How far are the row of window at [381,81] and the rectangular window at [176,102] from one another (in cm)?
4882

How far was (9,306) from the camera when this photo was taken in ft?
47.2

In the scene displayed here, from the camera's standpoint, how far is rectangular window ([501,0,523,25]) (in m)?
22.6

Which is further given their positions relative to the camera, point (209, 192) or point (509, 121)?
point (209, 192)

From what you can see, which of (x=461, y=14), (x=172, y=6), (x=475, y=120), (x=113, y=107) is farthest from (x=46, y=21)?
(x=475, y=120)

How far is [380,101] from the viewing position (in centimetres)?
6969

Task instructions
Count the lines in the listing above that contain the string "window", treating uppercase and lowercase as different, and reply with the number alone.

Task output
2